# How can I get rid of my horse's lice??



## crackrider

There are shampoos you can get to prevent lice. It could take a while to get rid of them but just keep treating them regularly and you'll get them!!


----------



## First time horse owner

i can't bath him right now but i plan to as soon as it gets warmer.. thank you for the info do you know how far apart to keep another horse so he doesn't get it too??


----------



## meggymoo

There's a powder too, which you could use for now as you cant bath him. Might stop them from getting worse. 
Poor boy, and poor you.


----------



## First time horse owner

how do horses get lice. he was by himself when i went to get him in jan.

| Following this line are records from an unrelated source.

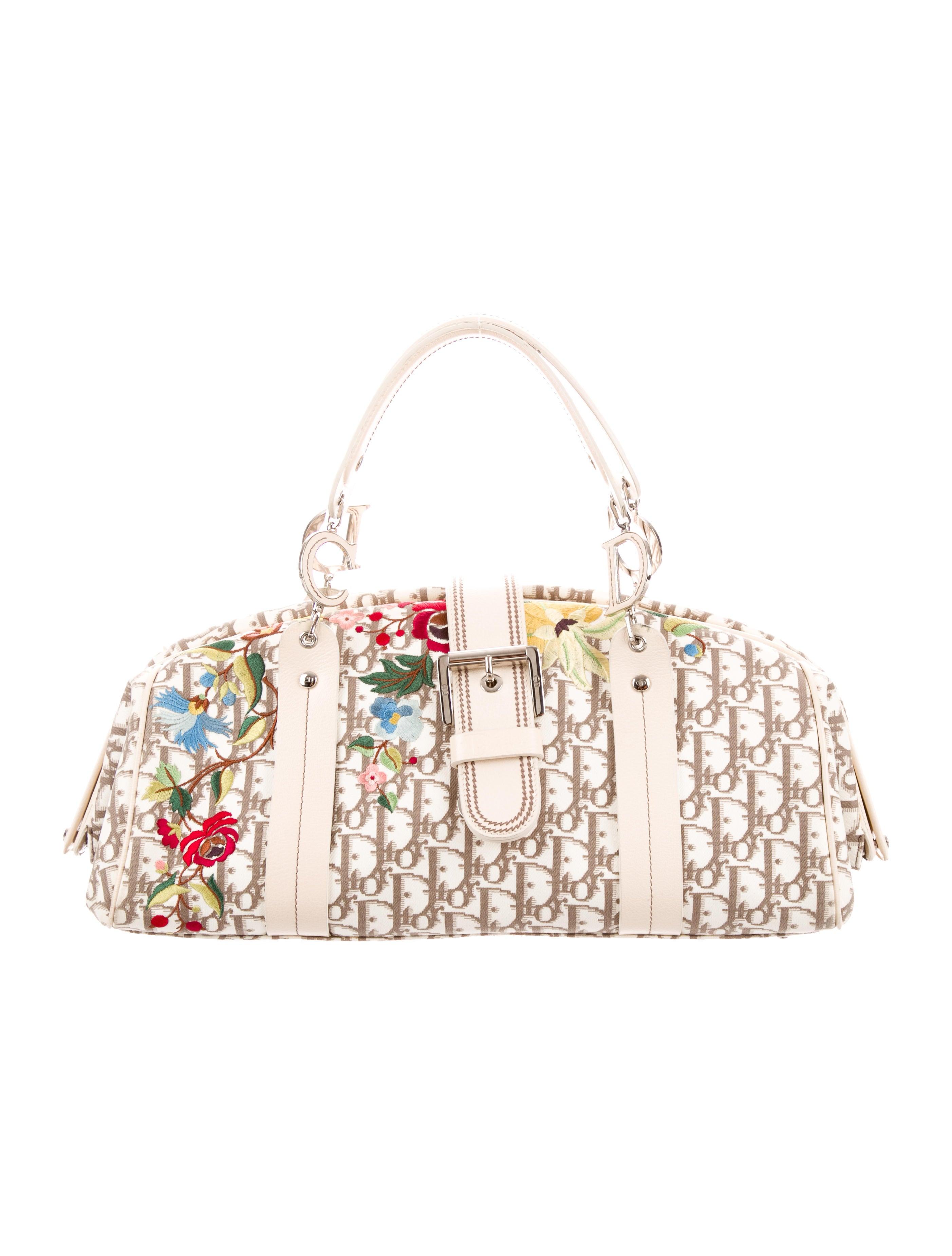 Embroidered Diorissimo Handle Bag by Christian Dior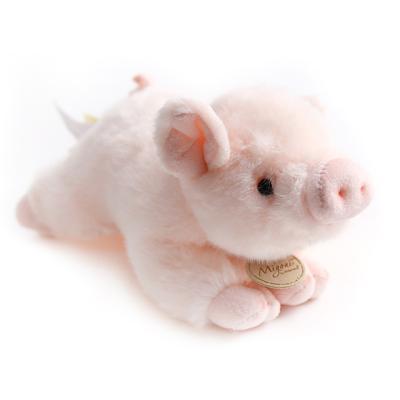 MIYONI 미요니 돼지인형-21cm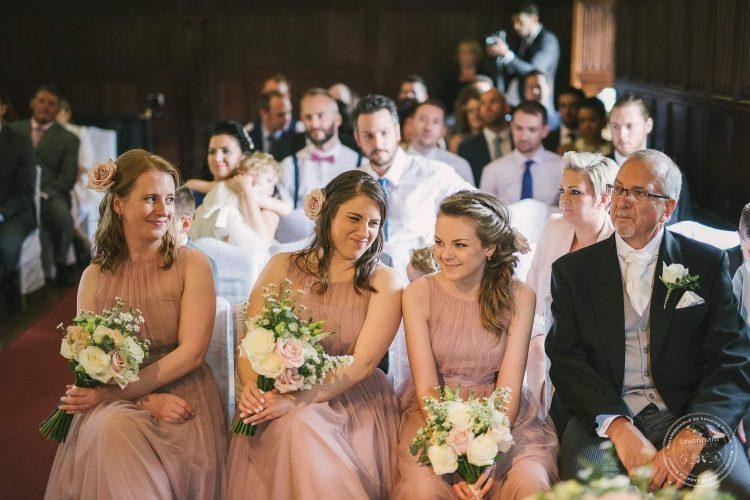 120616 Leez Priory Essex Wedding Photography 055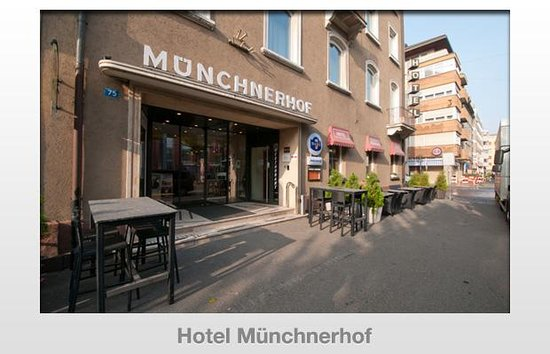 Photo of Munchnerhof Swiss Q Hotel Basel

But he did have the spots then and I was told it was from rubbing..... But then again he wasn't taken care at all..


----------



## meggymoo

They can catch lice from any kind of animal, be it birds etc 
The eggs are layed on the coat and usually hatch out within 10 days.
Apparently they like the comfort of long hair, and during the winter months their numbers build up, so they are at their highest in the early spring.
Its recommended that coats are clipped and to break the two week cycle that lice have you should wash the coat with a insecticidal shampoo or thoroughly dust with lice powder.
You can also buy some wormers that have "ivermectin" in these have a useful side action of killing lice.
Check with your vet first though, before using the wormer.


----------



## huntress

a friend of mine had a horse that was alive with lice she got some switch from the vet and the lice all died within 3 days and so far no more have been seen


----------



## First time horse owner

Thank you all for the info . That is great about the wormer because i just wormed him with a wormer that had ivermectin (sp?) in it. So I'm hoping that will help. Also can dogs get lice from a horse. My dog is around him but i don't think they have ever touched .. The product that your friend got was called switch??? again thanks to everyone ... :lol:


----------



## WildFeathers

eeeeeehhh, I started itching and tingling just when I read the title. One of our ponies got lice/mites/whatever, and it was a nightmare (no so much the getting rid of them, just him having them at all). I couldn't hardly walk past him without them getting on me, my mom and sister didn't have a problem, they could lead him and pet him and treat him. I have _realllyy_ long hair, and I am fine with bugs and spiders and stuff, but I _HATE_ lice-type things, and would get on me so fast. Ugh, I'm glad that's over.

Sorry, not very helpful, just reminiscing .


----------



## Ryle

The get lice from other infected horses or infected items like blankets, brushes, etc. 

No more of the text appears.